Summary of proof in the case $M=\mathbb{R}$By countability, we can use Bolzano-Weierstrass and a standard diagonal argument to find a subsequence such that the distribution functions

$F_{n_k}(x)\rightarrow F(x)\quad\forall x\in\mathbb{Q}$

Then extend F to the whole real line by taking a downward rational limit, which ensures that F is cadlag. Convergence of the distribution functions then holds at all points of continuity of F by monotonicity and approximating by rationals from above. It only remains to check that $F(-\infty)=0,F(\infty)=1$, which follows from tightness. Specifically, monotonicity guarantees that F has countably many points of discontinuity, so can choose some large N such that both N and -N are points of continuity, and exploit that eventually

$\sup_n \mu_n([-N,N])>1-\epsilon$

We can define the limit (Borel) measure from the distribution function by taking the obvious definition $F(b)-F(a)$ on intervals, then lifting to the Borel sigma-algebra by Caratheodory’s extension theorem.

Theorem (Levy): $X_n,X$ random variables in $\mathbb{R}^d$. Then:

$L(X_n)\rightarrow L(X)\quad\iff\quad \phi_{X_n}(z)\rightarrow \phi_X(z)\quad \forall z\in\mathbb{R}^d$

The direction $\Rightarrow$ is easy: $x\mapsto e^{i\langle z,x\rangle}$ is continuous and bounded.

In the other direction, we can in fact show a stronger constructive result. Precisely, if $\exists \psi:\mathbb{R}^d\rightarrow \mathbb{C}$ continuous at 0 with $\psi(0)=1$ (*) and such that $\phi_{X_n}(z)\rightarrow \psi(z)\quad \forall z\in\mathbb{R}^d$, then $\psi=\phi_X$ the characteristic function of some random variable and $L(X_n)\rightarrow L(X)$. Note that the conditions (*) are the minimal such that $\phi$ could be a characteristic function.

We now proceed with the proof. We apply a lemma that is basically a calculation that we don’t repeat here.

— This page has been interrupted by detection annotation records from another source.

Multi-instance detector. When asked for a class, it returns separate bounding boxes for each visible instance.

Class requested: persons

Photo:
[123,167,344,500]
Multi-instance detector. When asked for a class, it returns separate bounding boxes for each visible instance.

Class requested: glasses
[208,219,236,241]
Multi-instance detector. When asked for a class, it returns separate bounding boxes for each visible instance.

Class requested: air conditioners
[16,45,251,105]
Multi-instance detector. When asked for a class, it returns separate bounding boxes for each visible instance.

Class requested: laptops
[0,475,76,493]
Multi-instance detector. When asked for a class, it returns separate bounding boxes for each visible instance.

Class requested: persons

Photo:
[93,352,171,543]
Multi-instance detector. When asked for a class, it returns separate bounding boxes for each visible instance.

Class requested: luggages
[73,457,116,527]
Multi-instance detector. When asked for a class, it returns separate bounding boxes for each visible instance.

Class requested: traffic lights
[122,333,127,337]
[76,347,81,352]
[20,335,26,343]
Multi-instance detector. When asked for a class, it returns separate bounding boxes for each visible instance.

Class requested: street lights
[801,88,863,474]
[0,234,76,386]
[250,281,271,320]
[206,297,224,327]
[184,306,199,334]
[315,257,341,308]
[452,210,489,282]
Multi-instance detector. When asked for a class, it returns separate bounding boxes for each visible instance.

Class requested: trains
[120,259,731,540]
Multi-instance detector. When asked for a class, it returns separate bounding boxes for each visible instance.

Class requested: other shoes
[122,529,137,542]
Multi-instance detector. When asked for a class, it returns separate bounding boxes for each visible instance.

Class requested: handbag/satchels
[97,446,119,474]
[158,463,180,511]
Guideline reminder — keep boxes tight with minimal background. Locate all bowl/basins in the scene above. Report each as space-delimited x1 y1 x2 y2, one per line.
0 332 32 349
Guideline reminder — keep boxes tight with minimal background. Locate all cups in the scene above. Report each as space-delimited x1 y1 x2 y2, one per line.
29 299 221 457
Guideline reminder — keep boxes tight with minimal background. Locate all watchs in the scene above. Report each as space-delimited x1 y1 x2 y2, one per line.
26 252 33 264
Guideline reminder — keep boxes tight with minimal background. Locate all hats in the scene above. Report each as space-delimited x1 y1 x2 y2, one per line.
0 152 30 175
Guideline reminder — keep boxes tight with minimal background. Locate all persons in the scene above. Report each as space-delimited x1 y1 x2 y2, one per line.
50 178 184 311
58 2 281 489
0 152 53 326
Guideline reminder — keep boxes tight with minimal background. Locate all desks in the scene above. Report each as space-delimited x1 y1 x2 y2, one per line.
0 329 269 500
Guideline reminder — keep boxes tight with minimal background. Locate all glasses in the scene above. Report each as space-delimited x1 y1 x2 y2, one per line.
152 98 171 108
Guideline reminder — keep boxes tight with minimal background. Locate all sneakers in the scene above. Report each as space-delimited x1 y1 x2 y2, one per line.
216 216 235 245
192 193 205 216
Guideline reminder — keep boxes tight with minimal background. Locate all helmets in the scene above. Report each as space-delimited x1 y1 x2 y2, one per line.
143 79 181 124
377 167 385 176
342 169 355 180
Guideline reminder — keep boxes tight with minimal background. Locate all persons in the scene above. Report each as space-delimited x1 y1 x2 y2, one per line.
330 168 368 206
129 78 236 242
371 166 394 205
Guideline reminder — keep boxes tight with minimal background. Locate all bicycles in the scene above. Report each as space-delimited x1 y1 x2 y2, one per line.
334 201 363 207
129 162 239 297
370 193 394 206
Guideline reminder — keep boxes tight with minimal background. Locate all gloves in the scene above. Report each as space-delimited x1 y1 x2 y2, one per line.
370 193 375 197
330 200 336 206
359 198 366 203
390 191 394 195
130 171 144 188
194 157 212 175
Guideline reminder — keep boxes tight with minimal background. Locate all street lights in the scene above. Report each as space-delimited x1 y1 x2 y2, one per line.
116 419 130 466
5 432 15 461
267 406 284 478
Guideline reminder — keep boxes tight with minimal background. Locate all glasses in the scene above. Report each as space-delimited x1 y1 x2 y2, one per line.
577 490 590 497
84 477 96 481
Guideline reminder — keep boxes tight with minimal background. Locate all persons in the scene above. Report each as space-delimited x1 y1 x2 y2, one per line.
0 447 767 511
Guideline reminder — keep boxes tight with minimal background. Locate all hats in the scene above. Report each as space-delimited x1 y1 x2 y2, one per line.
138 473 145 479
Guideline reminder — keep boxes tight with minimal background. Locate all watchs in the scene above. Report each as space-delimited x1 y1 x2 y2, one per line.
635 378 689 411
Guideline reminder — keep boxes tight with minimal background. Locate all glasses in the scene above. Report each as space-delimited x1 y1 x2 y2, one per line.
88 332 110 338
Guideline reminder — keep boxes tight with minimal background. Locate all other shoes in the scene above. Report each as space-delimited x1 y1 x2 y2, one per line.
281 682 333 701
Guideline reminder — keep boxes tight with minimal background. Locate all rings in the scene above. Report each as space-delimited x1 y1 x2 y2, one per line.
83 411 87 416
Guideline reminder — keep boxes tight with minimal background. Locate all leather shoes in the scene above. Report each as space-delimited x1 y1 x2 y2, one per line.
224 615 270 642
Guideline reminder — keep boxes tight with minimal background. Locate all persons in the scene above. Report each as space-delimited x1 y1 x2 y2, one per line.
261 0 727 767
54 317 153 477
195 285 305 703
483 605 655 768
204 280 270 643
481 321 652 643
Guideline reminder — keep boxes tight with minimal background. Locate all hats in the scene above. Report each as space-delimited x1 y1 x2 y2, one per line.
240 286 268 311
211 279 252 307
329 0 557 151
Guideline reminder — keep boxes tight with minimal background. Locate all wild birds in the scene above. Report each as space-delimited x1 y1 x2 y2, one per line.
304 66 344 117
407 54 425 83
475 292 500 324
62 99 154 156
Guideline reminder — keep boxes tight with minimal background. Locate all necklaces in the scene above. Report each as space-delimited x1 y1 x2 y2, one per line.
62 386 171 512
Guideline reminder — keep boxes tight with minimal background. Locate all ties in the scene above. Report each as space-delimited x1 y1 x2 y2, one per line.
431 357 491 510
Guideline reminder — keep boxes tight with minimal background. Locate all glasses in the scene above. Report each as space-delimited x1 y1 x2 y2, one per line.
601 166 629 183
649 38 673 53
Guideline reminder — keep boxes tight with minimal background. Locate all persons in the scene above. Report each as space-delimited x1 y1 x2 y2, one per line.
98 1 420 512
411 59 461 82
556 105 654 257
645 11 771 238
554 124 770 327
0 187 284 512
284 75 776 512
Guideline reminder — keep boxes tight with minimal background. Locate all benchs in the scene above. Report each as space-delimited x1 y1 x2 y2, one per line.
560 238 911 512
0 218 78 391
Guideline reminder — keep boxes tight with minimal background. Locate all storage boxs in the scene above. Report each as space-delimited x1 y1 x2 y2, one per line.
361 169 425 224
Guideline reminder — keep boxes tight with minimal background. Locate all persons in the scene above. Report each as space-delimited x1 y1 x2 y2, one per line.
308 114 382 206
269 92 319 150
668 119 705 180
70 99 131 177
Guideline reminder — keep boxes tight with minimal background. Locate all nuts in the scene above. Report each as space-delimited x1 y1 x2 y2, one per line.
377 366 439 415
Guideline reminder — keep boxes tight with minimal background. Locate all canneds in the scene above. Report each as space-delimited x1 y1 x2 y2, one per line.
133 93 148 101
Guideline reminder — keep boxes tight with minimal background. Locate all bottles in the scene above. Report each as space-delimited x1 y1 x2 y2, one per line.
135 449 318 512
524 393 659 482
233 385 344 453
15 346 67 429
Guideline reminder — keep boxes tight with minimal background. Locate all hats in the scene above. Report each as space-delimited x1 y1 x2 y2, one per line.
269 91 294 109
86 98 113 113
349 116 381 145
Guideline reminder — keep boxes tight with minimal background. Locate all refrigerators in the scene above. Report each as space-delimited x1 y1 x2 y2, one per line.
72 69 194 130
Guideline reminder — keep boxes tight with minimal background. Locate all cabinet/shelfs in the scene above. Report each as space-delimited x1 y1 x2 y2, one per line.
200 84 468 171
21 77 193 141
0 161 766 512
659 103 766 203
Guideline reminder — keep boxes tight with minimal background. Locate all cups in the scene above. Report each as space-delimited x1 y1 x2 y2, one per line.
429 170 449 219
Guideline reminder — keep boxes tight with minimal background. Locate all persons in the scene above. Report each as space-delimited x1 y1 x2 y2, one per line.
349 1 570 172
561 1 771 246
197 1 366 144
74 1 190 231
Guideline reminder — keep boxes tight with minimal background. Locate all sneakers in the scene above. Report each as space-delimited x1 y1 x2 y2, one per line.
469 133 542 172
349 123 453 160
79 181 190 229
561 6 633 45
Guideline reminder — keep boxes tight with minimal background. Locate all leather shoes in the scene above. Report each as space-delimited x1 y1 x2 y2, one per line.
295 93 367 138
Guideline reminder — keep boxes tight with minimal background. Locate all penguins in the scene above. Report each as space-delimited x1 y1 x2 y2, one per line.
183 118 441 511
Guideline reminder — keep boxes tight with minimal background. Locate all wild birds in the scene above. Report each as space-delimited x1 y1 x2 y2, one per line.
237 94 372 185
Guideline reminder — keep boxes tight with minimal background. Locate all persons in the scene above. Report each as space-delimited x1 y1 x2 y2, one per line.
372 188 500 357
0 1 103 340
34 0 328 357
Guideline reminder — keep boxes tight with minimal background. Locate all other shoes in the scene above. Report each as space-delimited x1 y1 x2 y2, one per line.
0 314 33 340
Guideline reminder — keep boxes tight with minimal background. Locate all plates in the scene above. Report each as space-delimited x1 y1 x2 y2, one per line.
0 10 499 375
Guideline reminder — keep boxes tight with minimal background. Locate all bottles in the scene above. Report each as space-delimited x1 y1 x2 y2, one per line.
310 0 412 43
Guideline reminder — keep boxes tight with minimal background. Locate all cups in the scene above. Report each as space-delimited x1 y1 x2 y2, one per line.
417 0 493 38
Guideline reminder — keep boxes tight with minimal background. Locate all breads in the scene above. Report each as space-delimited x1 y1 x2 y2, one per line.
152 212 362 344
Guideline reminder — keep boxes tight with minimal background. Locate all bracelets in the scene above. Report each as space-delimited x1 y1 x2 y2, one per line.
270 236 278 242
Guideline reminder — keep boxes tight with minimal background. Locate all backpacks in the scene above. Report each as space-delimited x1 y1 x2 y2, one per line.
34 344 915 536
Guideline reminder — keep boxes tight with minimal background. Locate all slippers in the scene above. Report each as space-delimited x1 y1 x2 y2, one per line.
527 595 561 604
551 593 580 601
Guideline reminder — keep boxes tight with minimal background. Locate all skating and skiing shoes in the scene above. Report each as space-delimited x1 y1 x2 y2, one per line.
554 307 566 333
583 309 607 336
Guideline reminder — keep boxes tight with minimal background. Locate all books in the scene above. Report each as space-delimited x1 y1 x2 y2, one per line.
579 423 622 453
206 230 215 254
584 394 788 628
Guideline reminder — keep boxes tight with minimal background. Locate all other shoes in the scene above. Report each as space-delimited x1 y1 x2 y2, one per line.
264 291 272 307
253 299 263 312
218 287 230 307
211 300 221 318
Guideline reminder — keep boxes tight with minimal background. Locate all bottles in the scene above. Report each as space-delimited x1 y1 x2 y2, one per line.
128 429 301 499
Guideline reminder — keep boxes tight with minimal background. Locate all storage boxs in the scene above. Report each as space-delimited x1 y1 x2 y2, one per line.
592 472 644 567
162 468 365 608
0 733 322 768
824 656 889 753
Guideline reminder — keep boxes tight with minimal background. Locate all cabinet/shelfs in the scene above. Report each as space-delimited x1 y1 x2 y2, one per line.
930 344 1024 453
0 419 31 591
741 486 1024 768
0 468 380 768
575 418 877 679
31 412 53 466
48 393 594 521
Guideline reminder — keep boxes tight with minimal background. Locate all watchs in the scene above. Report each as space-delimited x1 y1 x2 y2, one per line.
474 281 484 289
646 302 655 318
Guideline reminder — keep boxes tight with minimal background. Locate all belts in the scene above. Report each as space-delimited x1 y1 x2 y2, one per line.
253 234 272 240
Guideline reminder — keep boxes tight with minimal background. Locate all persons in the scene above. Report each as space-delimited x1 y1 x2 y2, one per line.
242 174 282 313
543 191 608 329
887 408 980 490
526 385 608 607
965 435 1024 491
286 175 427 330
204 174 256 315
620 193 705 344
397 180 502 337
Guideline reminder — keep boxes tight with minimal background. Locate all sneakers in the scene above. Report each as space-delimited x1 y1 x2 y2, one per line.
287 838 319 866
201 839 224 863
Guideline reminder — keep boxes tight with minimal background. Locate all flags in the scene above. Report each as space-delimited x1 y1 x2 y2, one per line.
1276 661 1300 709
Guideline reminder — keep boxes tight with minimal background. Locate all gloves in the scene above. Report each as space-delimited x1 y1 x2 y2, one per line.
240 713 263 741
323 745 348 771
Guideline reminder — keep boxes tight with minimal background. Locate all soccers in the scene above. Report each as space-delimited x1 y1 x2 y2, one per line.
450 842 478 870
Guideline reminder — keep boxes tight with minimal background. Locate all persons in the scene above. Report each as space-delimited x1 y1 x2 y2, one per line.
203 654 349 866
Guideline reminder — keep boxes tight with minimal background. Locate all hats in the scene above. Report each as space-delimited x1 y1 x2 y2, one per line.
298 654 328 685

$\mathbb{P}(||X||_\infty>K)\stackrel{\text{Lemma}}{<}C_dK^d\int_{[-\frac{1}{K},\frac{1}{K}]^d}(1-\Re \phi_{X_n}(u))du\stackrel{\text{DOM}}{\rightarrow}C_dK^d\int (1-\Re \psi(u))du$

where we apply that the integrand is dominated by 2. From the conditions on $\psi$, this is $<\epsilon$ for large enough K. This bound is of course also uniform in n, and so the random variables are tight. Prohorov then gives a convergent subsequence, and so a limit random variable exists.

Suppose the whole sequence doesn’t converge to X. Then by Prohorov, there is a separate subsequence which converges to Y say, so by the direction of Levy already proved there is convergence of characteristic functions along this subsequence. But characteristic functions determine law, so X=Y, which is a contradiction.